The great American SUV migration began in the station wagon. And why not? The land yachts of yore were foul-handling, gas-guzzling, fundamentally unsafe beasts. Trading them for taller, foul-handling, gas-guzzling, fundamentally unsafe beasts made perfect sense. The baby had a better view. And, to be fair, a flying disc offered better snow traction than a rear-wheel-drive station wagon. The genre's extinction was little mourned– especially by teenagers unfortunate enough to pick up a date in one.
Of course, times have changed. The all-conquering SUV is now PC poison, a pariah amongst the chattering classes. Enter, stage left, the Dodge Magnum. To lure mainstream America out of their SUVs, the Dark Lords of DCX have transformed the creaky Conestoga of our collective past into something infinitely more capable, stylish and desirable. The result could signal the much-anticipated death of the SUV.
The exterior is certainly killer. Like its drive-by doppelganger, the Chrysler 300C, the Magnum is suffused with hot rod and muscle car design cues. The chopped roof is only the most obvious and effective example. Clock the massive prow, steeply raked windscreen, top-mounted rear spoiler, blistered wheel arches, twin pipes and bling 18's. Taken as a whole, the Magnum has more than enough Hot Wheels DNA to banish potential buyers' TWT (Teenage Wagon Trauma).
The interior represents another radical departure from the wagon's hideous heritage. Nasty plastic and sticky pleather gives way to sexy soft-touch polymers and [optional] cow hide. Out goes dysfunctional heating and cooling and glacial demisting; in comes rapid fire climate control. Unreadable, inaccurate instrumentation is replaced by elegant, digitally controlled dials. And the dubious pleasures of 8-track stereo have been deep-sixed for a primo beat box. Of course, the whole point of a station wagon was/is interior space. And here's where things get gnarly…
Back when a smack on the head was the only child restraint, wagonistas could stuff two kids on the front bench, four kids in the middle, and three or four in the way back. Today's child seats and modern belts (the safety devices) have drastically reduced the tot-toting total, from 10 to three. That's the same seating capacity as an average family sedan– which makes the Dodge Magnum less of a minivan and more of an elongated hatchback.

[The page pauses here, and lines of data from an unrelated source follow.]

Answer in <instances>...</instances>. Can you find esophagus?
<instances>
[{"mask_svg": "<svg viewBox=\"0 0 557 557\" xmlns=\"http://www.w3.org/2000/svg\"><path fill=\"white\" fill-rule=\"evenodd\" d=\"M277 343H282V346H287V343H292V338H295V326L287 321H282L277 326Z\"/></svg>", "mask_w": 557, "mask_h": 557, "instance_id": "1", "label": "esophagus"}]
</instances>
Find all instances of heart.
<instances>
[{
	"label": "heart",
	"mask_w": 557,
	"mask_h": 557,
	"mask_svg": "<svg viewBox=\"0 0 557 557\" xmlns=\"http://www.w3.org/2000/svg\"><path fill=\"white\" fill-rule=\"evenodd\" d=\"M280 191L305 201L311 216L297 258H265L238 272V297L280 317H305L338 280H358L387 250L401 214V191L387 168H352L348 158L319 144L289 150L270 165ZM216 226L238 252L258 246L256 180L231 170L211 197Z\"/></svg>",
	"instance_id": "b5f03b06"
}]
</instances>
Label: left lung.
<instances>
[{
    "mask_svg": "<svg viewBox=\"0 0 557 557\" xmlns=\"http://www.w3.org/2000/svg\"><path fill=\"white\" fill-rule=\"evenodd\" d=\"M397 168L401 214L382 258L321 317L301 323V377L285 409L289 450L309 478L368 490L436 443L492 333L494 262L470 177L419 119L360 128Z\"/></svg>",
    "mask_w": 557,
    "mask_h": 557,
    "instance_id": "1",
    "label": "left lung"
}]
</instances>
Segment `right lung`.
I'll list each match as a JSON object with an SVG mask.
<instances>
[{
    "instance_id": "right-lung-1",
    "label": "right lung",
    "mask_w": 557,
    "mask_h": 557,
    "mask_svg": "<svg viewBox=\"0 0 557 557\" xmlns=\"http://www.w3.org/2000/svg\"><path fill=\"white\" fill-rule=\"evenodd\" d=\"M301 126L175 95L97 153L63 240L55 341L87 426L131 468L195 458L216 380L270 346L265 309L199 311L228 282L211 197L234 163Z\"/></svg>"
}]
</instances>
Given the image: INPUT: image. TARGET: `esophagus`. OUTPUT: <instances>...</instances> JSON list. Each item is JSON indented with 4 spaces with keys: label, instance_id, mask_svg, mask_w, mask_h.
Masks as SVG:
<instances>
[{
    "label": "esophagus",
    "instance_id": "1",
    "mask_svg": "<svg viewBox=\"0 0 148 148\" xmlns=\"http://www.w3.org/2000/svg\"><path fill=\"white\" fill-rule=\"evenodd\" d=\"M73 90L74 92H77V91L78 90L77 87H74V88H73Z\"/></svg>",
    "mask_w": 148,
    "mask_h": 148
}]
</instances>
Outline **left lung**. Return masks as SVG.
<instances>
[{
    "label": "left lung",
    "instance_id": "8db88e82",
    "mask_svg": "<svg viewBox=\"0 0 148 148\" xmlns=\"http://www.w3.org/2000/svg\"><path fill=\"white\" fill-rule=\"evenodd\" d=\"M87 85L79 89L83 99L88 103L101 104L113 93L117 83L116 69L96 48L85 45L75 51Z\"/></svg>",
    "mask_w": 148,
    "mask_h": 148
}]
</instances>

Maybe that's why Dodge's website depicts the Magnum as a 'sports tourer' for Lifestyle Larry and his Schneider surfboard. It could also explain their TV ad, positioning the Magnum as a sports-car-in-drag for leather-jacketed, guitar-toting, thirty-something street-racers. (Apparently females need not apply.) And just in case you still thought Dodge's born again station wagon is more yin than yang, this sucker's got a Hemi.
Now you could purchase the Magnum SE with a 190hp V6. Or you could opt for the 270hp SXT. But you'd be MAD not to ante-up for the Magnum RT, with its 5.7-liter, 340hp V8. The Hemi combines milkshake smooth acceleration with barking mad grunt. Mated to a seamless five-speed autobox, the torquerific big-bore powerplant is one of the most magnificent automobile engines money can buy, bar none. So equipped, the Magnum cruises like a Bentley and just about out-blasts a base Boxster (0 – 60mph in 6.1 vs. 5.9 secs.).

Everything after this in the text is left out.